SARS-CoV-2 Infection Upregulates Type I IFN Signaling, Inflammatory Pathways, and Vasoactive Genes in Cardiac Pericytes (A to G) RNA sequencing of pericytes at 4 dpi. Cardiac pericytes from 3 donors were inoculated with SARS-CoV-2 mNeonGreen (5 technical replicates/donor) or mock (3 technical replicates/donor). (A) Multidimensional scaling plot with mock (red) and SARS-CoV-2 infected (CoV2) (green) samples; dots represent technical replicates. (B) Volcano plot showing differentially expressed genes between mock and infected samples. Each dot represents a gene, with blue denoting down-regulated genes, black denoting genes nonsignificant changes, and red denoting up-regulated genes. (C) Gene ontology pathway analysis with top 10 up-regulated pathways in infected pericytes. (D to G) Heat maps of selected differentially expressed genes of viral origin (D), pericyte genes involved in inflammatory response (E); response to IFN signaling (F); and vascular development, homeostasis, and function (G). (H to J) Reverse transcription quantitative polymerase chain reaction analyses of genes encoding inflammatory cytokines and chemokines (H), type I interferon signaling pathway components (I), and vasoconstriction and angiogenesis mediators (J); data points denote separate wells (3 technical replicates/donor) with statistical comparison to mock group for each donor; an equal or unequal variance Student's t-test, as determined by an F test for equality of 2 variances: ∗P < 0.05; ∗∗P < 0.01; ∗∗∗P < 0.001, nonsignificant comparisons not shown.

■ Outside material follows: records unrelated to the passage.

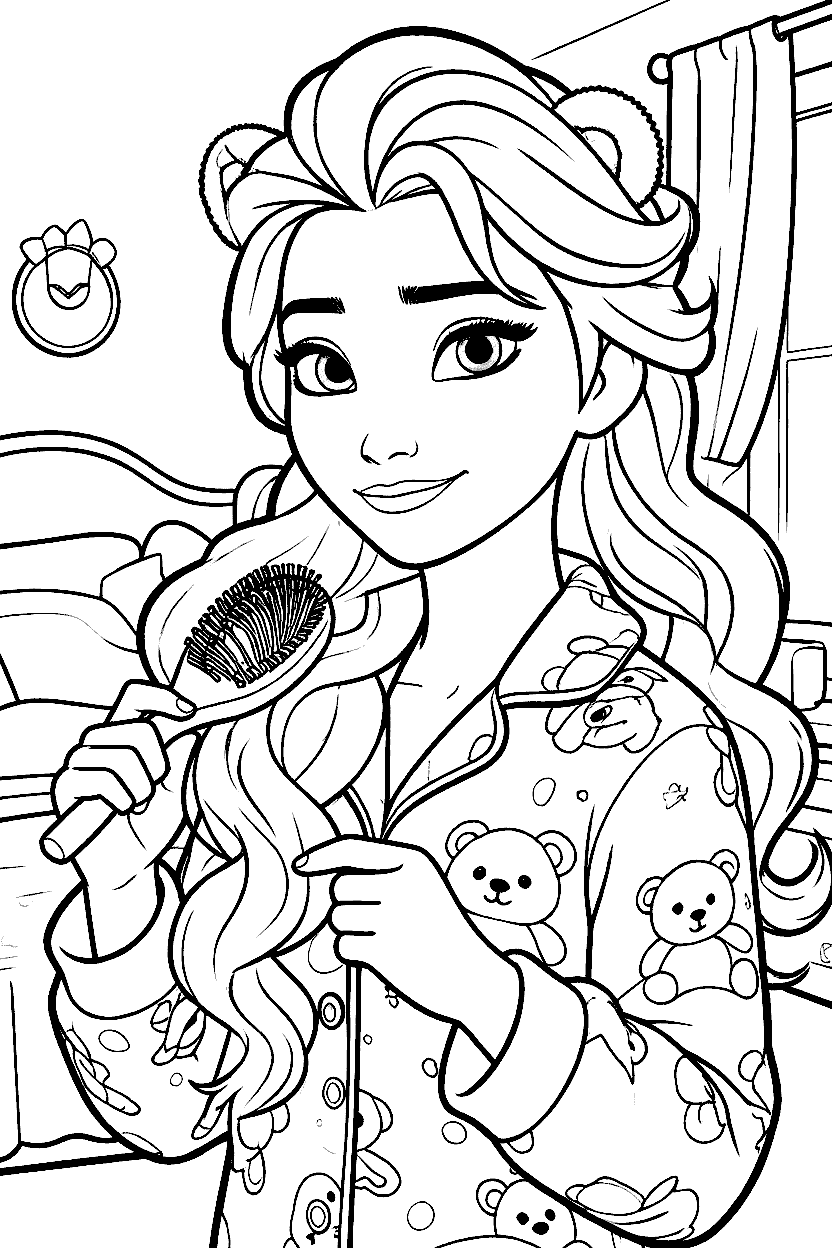 princess elsa brushing hair in teddy bear pajamas line art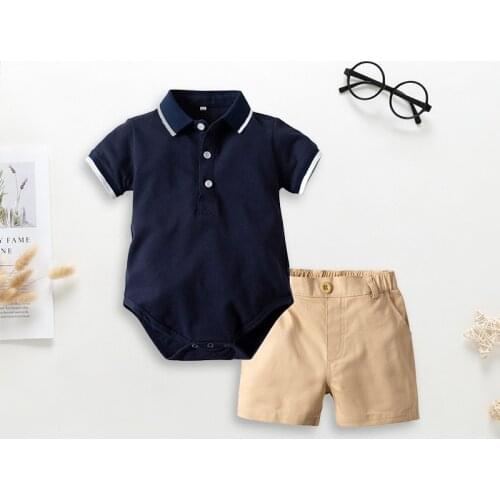 2021 Summer Baby boy suit shirt romper suit infant baby boy cotton clothes little gentleman dress boy suit 0-2 years old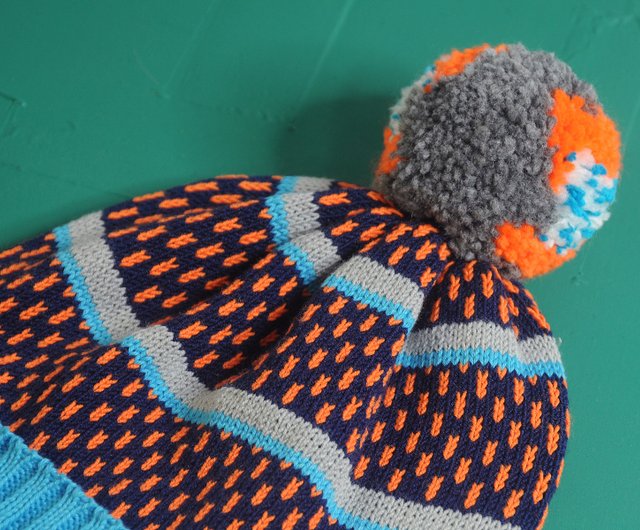 The Hat Depot Kids - Pom Pom Knit Stripe Beanie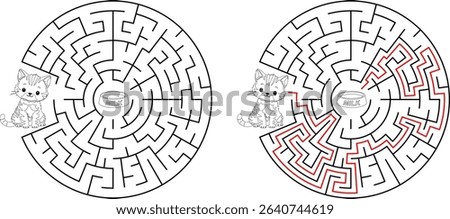 Help cat pass through maze to find a bowl with milk. Feed the hungry kitten labyrinth. Not hard logic game for kids and parents with solution isolated on white background.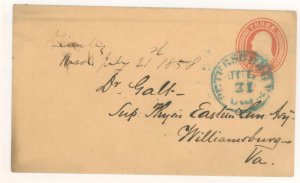 US U2 1853 3c George Washington red on buff entire with a blue Pittsburgh, Jul 31 cirular date postmark.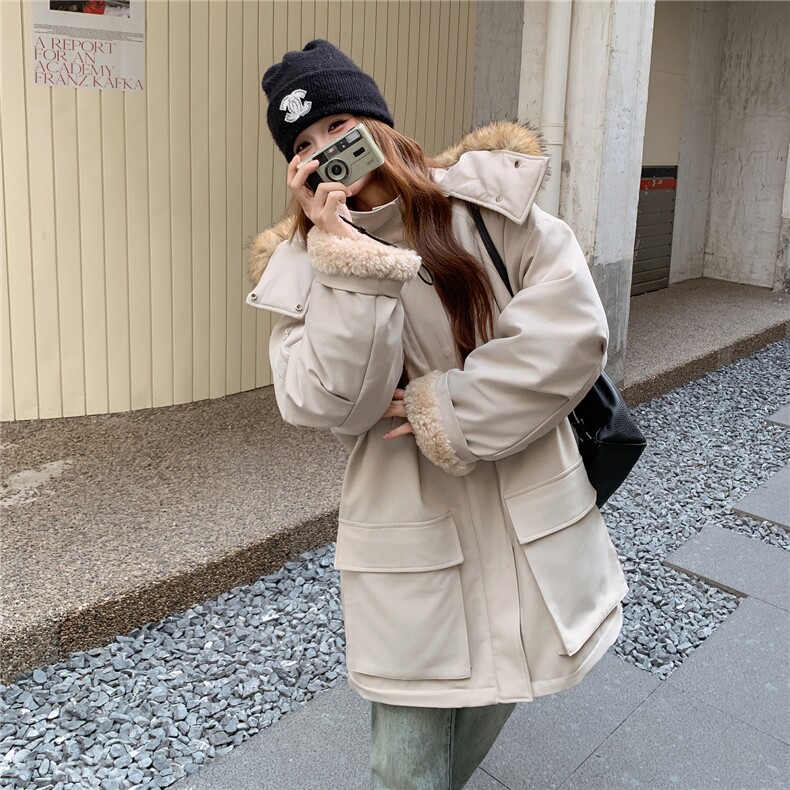 现货新款加厚羊羔毛内胆派克服带毛领25133P235K348,女装短外套,2D035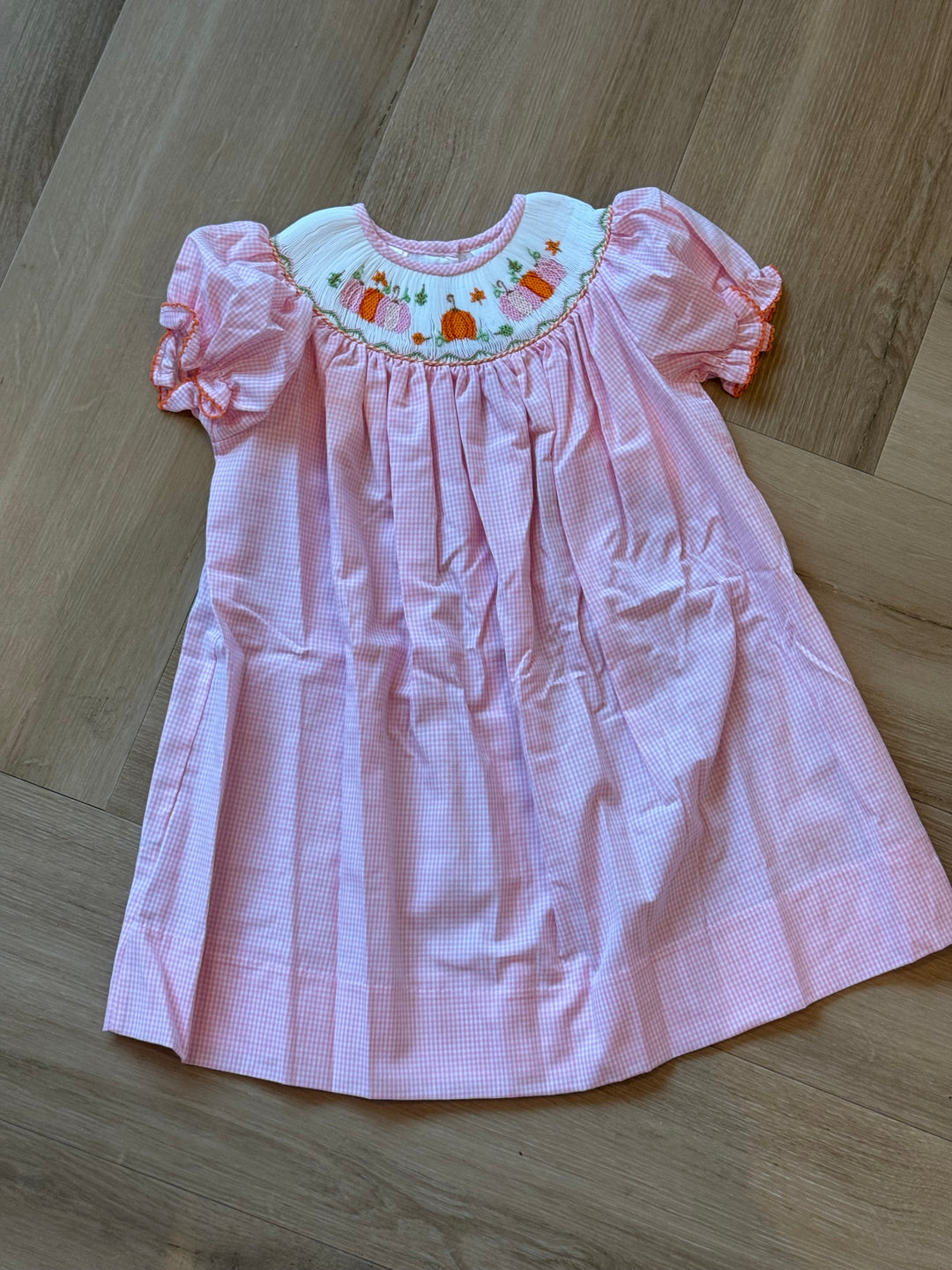 Pink Gingham Pumpkin Bishop Dress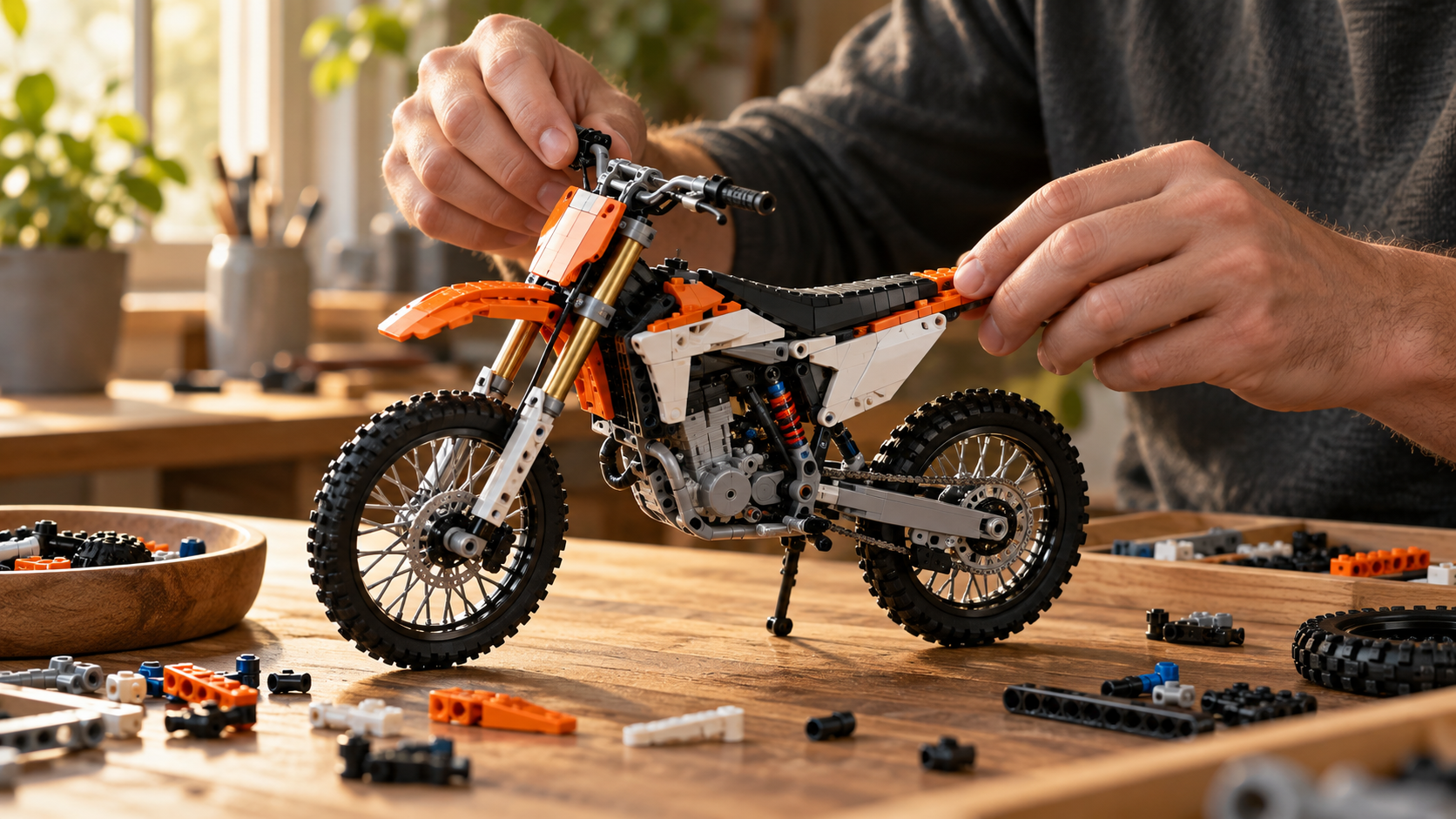 No konstruktora detaļām salikts motokrosa motocikla modelis uz darbagalda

GAPDH = glyceraldehyde 3-phosphate dehydrogenase; other abbreviations as in Figure 1.

Figure 4

Detection of SARS-CoV-2 in Pericytes of COVID-19 Cardiac Autopsy Specimens (A) RNA in situ hybridization of SARS-CoV-2 S sense (S-S) (green) with pericyte marker PDGFRB sense (PDGFRB-S) (red) in the perivascular region of autopsy control (n = 1) and COVID-19–positive formalin-fixed paraffin-embedded specimens (n = 2). (B) Immunostaining for the SARS-CoV-2 NP (green) and pericyte marker PDGFRꞵ (red) within the perivascular region of autopsy control (n = 1) and COVID-19–positive formalin-fixed paraffin-embedded specimens (n = 2). Abbreviations as in Figure 1.